You may or may not have noticed that Javablogs has been going through another of its periodic bouts of low uptime. It's not been nearly as bad this time as it has been, though, mostly because the Contegix guys have been doing such a great job of monitoring the server and kicking it when it goes down.
After a week of totally failing to locate the performance drain, I managed to catch the site just as it was falling into a deep hole. 'top' and 'vmstat' both told me that we weren't using a third of the available memory, and the CPU load rarely hit double-digit percentages. All of the resources seemed to be sinking into I/O.
So I did what you always do when you're lost in I/O, but too lazy to pinpoint it exactly:
- Increase Postgres' shared memory setting
- Add an index or two where we were still doing occasional full-table scans on the blog_entry table
- Cache a few expensive DB queries that nobody will notice aren't performed live.
- Disabled swap on the server (
swapoff -a
)
OK, maybe the last one isn't something you always do, but I had good reason to try it. In advance, I'd like to say that I am not a professional sysadmin, nor am I a kernel guru. I could be getting this entirely wrong. It seems to be working for me, though, so I thought I'd share.
A naïve implementation of virtual memory will fill up the physical RAM first, maybe leaving a little space for disk caching. Once there is no more RAM left, it will reluctantly start paging unused blocks of memory out onto disk. Advanced VM managers, on the other hand, recognise that you get the best performance through a balancing act between disk cache and virtual memory.
This is why, on a modern Linux box, you find yourself using significant amounts of swap long before you've run out of memory. If a page of virtual memory is accessed less often than a particular block on the disk, you get better performance caching the disk block than you do keeping the memory block in RAM. Thus, it's possible to get better performance on a system with swap than one that holds everything in physical RAM; purely because it gives the OS more breathing-room to do clever things with caches.
I couldn't help but think, though, that Linux was getting it wrong in Javablogs' case. Almost half of the Java process was paged out, as were substantial amounts of the Postgres connection processes. At any moment, there was a lot of stuff moving in and out of swap, even though physical RAM was divided 30/70 in favour of disk cache.

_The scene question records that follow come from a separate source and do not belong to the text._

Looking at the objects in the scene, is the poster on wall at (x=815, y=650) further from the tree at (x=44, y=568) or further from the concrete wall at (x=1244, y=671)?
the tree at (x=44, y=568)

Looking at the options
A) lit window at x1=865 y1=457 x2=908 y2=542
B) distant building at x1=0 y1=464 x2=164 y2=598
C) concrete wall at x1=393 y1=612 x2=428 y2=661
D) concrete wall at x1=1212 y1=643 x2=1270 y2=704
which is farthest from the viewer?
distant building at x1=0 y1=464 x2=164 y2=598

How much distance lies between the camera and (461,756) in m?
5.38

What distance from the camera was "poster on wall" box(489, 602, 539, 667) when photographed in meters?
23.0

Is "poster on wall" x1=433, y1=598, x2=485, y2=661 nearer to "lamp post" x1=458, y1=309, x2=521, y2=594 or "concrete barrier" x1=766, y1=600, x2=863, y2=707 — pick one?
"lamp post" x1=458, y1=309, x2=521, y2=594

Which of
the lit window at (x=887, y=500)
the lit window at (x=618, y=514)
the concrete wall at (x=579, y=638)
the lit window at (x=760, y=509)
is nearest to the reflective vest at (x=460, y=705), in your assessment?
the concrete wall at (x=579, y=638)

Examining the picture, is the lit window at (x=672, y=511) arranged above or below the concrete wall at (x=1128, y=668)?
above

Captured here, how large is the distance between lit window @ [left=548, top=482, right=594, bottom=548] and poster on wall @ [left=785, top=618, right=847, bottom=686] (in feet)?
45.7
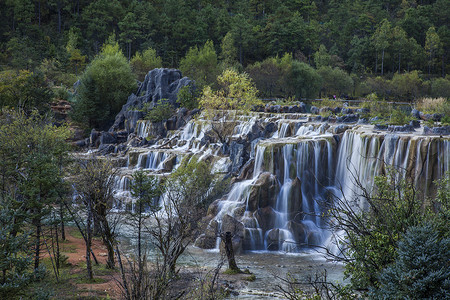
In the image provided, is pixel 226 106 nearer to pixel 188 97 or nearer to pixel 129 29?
pixel 188 97

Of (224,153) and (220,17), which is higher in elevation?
(220,17)

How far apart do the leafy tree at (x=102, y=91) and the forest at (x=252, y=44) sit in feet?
26.7

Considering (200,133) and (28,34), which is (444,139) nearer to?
(200,133)

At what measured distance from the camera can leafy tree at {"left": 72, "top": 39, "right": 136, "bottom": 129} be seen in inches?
1950

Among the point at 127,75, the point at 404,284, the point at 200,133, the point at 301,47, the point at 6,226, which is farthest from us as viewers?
the point at 301,47

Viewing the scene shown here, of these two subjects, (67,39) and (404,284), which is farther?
(67,39)

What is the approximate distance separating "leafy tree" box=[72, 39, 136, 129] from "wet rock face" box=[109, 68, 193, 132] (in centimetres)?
272

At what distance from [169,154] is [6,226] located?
2416 cm

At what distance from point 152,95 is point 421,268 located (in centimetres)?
4342

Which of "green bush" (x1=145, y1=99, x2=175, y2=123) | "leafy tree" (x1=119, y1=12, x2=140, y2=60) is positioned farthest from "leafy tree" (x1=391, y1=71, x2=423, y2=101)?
"leafy tree" (x1=119, y1=12, x2=140, y2=60)

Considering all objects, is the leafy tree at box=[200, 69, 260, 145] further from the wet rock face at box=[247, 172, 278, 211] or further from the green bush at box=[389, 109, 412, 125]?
the green bush at box=[389, 109, 412, 125]

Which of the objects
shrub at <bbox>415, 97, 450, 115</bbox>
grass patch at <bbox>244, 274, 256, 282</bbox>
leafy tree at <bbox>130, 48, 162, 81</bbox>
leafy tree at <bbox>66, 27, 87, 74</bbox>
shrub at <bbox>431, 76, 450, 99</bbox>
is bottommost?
grass patch at <bbox>244, 274, 256, 282</bbox>

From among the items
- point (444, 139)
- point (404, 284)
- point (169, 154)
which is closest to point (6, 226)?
point (404, 284)

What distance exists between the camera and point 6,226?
39.5 ft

Paging out bits of the Java VM is a pretty bad idea. Java does a lot of traversing, compacting, slicing and dicing its heap to collect garbage and maintain performance, and if it has to start pulling chunks of that off disk, your whole application's performance is going to suffer.
Similarly, I'd granted more memory to the Postgres connections specifically because I wanted to give Postgres more room to cache things in fast RAM. Having Linux in turn push parts of that back onto disk was defeating the purpose entirely.
Ultimately, I realised that of the two main processes on the box, I trusted them to regulate their own memory more than I trusted Linux.
So I turned off swap. And everything seems to be running pretty smoothly. There are still bursts of IO as the database does something complicated, but in general, the box is back to barely working up a sweat.
Of course, the other thing turning off swap does is remove the breathing-room you get if you run out of physical memory. So I did some back-of-the-envelope calculations. Typically, the box Javablogs is on is using about a third of its physical RAM for programs and data, with the OS holding on to the remaining two thirds as disk cache. Even if Javablogs were pushed up to using its configured maximum heap size, the memory usage would still only go up to 60-65%.
Like I said to Matthew Porter at the time: "The box may die hard. But only if I'm very, very wrong."
The 2.6 Linux kernel has a "swappiness" sysctl, that allows the sysadmin to fine-tune the balance between swap and cache. It would have been interesting to play with that, but for the fact we're not running 2.6.
It would be even cooler if you could do some kind of per-process "swap-niceness". In the same way that 'nice' raises or lowers a process's priority in the scheduling queue, "swap-nice" could raise or lower a process's priority for having bits of it swapped out. Maybe such a thing exists already. I couldn't find it.